# 服を買いに行きます



## neoarcangel

Hi, 

This is a example of exercise of my workbook.

Questión :デパートへ何をしに行きますか

Answer: 服を買いに行きます


My questión is ¿Which is the gramatical structure that it follow? I explain, I have a workbook with a lot of exercises, unfortunately It havent nothing of gramar and there is exercise since elemental grade until advanced grade. This gramatical structure I think that I dont know it, about all for this verb  買い term in "i"  and besides the particle "ni" next to it.

Nothing more, I hope that you can help me.






Actually I doing an exercises based in a workbook but that workbook it have not it a textbook cause for it I dont know which is the gramatical structure that it


----------



## lrosa

服を買いに行く means "to go to buy clothes". 

Nearly all verbs can be used with 行く to give the meaning of "go (somewhere) to do (something)"
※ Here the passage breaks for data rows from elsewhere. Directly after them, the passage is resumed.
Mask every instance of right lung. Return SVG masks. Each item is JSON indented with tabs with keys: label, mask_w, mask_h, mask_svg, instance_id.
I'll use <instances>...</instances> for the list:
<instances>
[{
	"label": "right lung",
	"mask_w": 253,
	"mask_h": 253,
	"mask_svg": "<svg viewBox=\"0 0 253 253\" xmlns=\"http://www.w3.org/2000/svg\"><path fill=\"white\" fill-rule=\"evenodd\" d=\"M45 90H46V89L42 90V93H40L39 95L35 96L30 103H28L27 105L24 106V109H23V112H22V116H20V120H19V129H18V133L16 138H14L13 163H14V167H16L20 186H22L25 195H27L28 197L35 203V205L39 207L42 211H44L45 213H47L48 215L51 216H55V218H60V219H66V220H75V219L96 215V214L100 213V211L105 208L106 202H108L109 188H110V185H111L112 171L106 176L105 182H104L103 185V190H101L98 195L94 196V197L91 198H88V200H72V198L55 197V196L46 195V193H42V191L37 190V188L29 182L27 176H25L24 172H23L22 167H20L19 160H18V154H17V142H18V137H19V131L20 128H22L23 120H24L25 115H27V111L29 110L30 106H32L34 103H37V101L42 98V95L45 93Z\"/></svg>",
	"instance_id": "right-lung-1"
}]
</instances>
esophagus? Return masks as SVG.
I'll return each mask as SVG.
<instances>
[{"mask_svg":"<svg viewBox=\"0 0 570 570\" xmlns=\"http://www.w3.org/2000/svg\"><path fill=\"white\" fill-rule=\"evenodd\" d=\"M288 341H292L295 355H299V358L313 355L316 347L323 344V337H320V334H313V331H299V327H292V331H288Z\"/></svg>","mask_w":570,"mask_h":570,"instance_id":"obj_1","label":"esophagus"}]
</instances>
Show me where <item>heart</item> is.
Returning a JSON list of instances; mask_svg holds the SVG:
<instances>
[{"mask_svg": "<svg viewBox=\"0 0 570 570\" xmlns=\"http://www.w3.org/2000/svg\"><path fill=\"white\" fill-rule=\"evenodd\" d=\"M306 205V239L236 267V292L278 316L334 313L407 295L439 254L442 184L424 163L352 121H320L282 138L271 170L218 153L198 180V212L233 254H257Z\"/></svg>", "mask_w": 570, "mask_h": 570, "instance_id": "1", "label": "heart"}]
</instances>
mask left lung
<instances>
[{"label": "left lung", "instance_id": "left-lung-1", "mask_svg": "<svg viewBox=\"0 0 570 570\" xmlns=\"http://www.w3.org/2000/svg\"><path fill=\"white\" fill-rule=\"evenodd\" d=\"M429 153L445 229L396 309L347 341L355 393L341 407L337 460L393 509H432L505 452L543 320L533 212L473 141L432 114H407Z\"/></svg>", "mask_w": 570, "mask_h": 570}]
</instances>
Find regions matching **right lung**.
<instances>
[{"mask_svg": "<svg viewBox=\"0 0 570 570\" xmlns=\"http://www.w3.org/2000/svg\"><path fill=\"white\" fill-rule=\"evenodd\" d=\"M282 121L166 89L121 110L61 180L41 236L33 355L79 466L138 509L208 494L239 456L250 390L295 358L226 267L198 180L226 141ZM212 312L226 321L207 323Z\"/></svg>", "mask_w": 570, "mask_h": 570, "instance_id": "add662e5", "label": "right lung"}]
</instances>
You use the -masu form without "masu": 

買う　　　　　　　　－　買い
飲む(のむ）　　　　－　飲み（のみ）
見る（みる）　　　　－　見　（み）
食べる（たべる）　－　食べ　（たべ）

コーヒーを飲みに行く　　　－　To go have coffee
映画（えいが）を見に行く　－　To go to see a film


----------



## neoarcangel

Thanks for your answer, but I have a Question. Why it not possible put 服を 買うに行きます and however it is correct put 服を買いに行きます?it is means why term in "i" is correct and term in "u" is incorrect?   **
**


----------



## lrosa

neoarcangel said:


> Thanks for your answer, but I have a Question. Why it not possible put 服を 買うに行きます and however it is correct put 服を買いに行きます?it is means why term in "i" is correct and term in "u" is incorrect?



Simply, this "i" form is what is used idiomatically with the verb 行きます. 

As far as I know, "買うに" does not exist. You could say "服を 買うために、デパートに行きます" - I am going to the department store *in order* *to* buy clothes.


----------



## neoarcangel

But it is about a specific gramatical structure or something?

Check these another sentences, it is bases in the same thing.

Question
: 家へ何をしに帰りましたか
Answer
昼ごはんを食べに帰りました

look, in this another example I have the same doubt why is 食べに and not 食べるに? Here the verb 行く is not.


----------



## lrosa

Sorry, I forgot to mention it's not only with the verb 行く - it works with verbs of coming and going like 行く・来る・帰る・戻る（もどる）, etc...


----------



## neoarcangel

Ok then, I think that I understand everything but could you some examples more?

Thanks a lot.


----------



## lrosa

I'm reluctant to give you more examples because I'm afraid I might make mistakes. Maybe a native speaker will be kind enough to do so, since it is second nature to them


----------



## neoarcangel

Ok, Anyway thanks again. I think that the concept is understand for me.


----------



## DINBOY

Questión : デパートへ何をしに行きますか 

ANSWER : デパートへ買い物に行きます



買いに行きます...

the grammar is wrong

買い/買い verb only
買い物 buy something (action)

it's a little special word


----------



## rukiak

That kind of examples are as follows.
遊びに行く
トイレに手を洗いに行く
本を探しに本屋に行く
水を飲みに台所に行く
彼に会いに行く
ゲームしに家に帰る


----------